True Love

Due to an encouraging post (and life testimony) from a good friend I have been inspired to start Owen’s Of the Mortification of Sin in Believers. I could say a lot at this point, but what has hit me most recently is a comment he makes about “hating our sin as sin.”

I question myself: Hating my sin as sin, to feel the sinfulness of it, often evades me. Why? Why is it difficult for me to hate my sin, to triumph the glory of God’s promises in Christ over my sin? Why do I despise Christ, God-in-man-flesh, crucified for me? I see him on the cross, dying for my lusts, and still I revel in my debauchery. Why? Have I truly been raised, and made alive to God and dead to sin? Does sin dominate me? Why do I so love the dirt of the earth where I live? Why does God’s glory not entice me away from my enticements? The Spirit testifies to me, that I am converted, that I am alive, and in Christ and he in me.
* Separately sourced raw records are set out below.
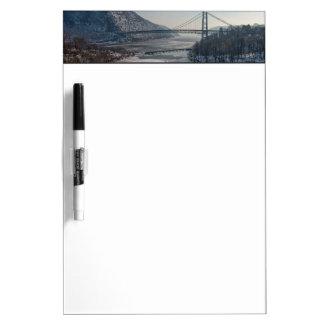 Puente de la montaña del oso pizarra blanca
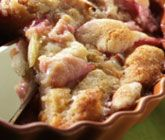 Rabarber- och äppelkaka är en himmelskt god efterrätt som du kommer älska! Den friska citrustonen i kakan får du av färskriven ingefära som strös över rabarber och äpple före degen klickas på. Servera din nygräddade, läckra paj med vaniljglass.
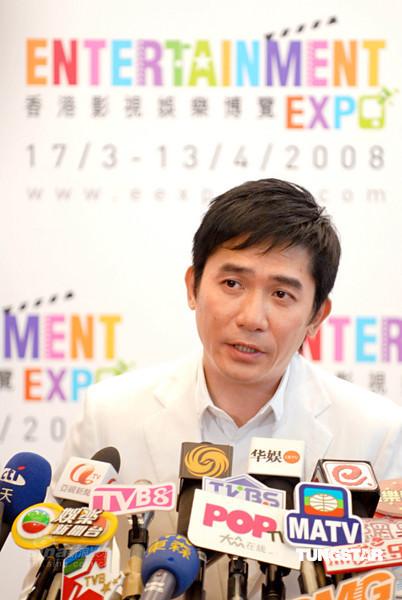 组图:梁朝伟出席记者会自曝将与刘嘉玲完婚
But stubbornly, sin indwells my members and does not treasure my Savior.

I’ve struggled, as anyone who knows me might testify, with two primary sins, two primary lusts — sexual lust and love of food.

By God’s grace the sexual lust has grown to be the lesser of these two evils, probably because it’s so much more obviously sin and because it makes Laura cry. Her tears pour like blood from the side of my crucified Savior — her reaction  makes me feel the sinfulness of it. Brings home the fact that he died because it’s so wretched. That makes it easier to hate.

But the food, man, the food, that’s harder, because I must eat to live, and where is the line? Where does legalism start and mortification end?  How do I conquer the love and desire I feel, deeply and obsessively for food? How do I know when, indulging myself, I am looking at something that Christ bore on the cross?

I pray the Spirit’s power would overpower me, and testify with my spirit, and give me wisdom. May I cut off what needs to be cut off, that I might enter heaven whole. May I listen and obey.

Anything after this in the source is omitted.